A Constitutional Amendment passed in 2014 created a bipartisan Independent Redistricting Commission which was supposed to draw congressional and state legislative districts in the wake of the 2020 census.  When that commission failed to reach agreement, Democrats in the Assembly and Senate drew and adopted their own maps. 

Democrats argue that the decision made by the court in 2022 should only impact that year’s races, and not races until the next redistricting is scheduled in 2032.  They want the decision on more permanent lines to be returned to the Independent Redistricting Commission as mandated by the state constitution. 

“The IRC has a constitutional obligation to finish drawing New York’s congressional map,” said attorney Aria Branch of the Elias Law Group, a Democratic-aligned firm which brought the case.  The court “drew a map in emergency circumstances for the 2022 elections only.  That emergency is now over.”

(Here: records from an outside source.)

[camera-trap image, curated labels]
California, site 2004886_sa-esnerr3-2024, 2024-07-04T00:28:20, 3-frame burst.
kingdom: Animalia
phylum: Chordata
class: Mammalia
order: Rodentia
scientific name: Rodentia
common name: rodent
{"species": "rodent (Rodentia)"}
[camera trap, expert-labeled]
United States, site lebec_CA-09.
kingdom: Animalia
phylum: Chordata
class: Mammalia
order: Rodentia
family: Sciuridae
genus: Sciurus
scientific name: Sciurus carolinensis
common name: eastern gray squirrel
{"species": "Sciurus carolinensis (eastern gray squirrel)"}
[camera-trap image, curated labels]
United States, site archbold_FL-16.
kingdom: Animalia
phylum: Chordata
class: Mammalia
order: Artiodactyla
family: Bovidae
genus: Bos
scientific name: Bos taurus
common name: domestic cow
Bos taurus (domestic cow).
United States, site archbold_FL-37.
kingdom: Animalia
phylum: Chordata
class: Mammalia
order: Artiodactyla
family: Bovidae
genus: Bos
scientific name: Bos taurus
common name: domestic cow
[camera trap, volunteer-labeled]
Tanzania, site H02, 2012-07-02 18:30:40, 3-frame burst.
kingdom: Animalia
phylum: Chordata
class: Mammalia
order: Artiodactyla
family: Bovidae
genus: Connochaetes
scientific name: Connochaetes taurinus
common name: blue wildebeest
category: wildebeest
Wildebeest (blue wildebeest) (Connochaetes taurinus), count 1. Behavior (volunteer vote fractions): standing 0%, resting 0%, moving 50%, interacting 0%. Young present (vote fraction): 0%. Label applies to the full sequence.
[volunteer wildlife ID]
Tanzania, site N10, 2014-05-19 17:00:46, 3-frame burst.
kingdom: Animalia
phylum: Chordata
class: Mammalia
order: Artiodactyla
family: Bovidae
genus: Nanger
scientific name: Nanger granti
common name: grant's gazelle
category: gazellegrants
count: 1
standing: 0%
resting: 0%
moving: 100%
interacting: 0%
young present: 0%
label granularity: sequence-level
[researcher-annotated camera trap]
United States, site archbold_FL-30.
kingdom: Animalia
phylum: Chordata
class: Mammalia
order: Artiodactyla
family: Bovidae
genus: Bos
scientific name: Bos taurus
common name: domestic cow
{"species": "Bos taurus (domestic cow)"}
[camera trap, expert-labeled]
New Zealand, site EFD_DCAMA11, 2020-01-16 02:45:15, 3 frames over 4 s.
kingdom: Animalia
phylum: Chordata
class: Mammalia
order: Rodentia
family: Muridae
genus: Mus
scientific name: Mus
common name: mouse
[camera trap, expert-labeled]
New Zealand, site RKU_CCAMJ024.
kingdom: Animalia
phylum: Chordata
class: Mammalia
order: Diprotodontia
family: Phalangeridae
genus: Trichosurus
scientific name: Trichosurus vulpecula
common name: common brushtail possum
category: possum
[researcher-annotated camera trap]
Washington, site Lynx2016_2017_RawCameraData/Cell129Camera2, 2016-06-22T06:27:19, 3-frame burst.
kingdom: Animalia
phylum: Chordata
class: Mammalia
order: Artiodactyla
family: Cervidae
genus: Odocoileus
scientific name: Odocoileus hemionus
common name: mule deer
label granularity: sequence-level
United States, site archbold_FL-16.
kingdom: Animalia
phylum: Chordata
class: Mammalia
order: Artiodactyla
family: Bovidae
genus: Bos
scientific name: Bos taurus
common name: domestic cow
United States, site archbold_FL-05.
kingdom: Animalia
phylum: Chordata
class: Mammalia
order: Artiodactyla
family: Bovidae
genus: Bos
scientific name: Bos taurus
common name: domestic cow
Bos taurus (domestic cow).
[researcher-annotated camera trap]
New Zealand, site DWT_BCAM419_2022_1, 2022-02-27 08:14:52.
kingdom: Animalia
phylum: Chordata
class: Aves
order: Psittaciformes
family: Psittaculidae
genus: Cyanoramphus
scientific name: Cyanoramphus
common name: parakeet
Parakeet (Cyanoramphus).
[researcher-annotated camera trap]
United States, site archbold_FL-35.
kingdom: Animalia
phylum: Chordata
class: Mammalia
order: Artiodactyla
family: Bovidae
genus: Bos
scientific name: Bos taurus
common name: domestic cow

Presumably if Democrats are successful the process would start over, giving them another bite at the apple to produce partisan friendly maps for their members and challengers.  The added wrinkle is that the Court of Appeals has changed since 2022, with a more liberal majority now in charge.  The belief among some insiders is that the revamped court would rule in favor of Democrat drawn lines this time around.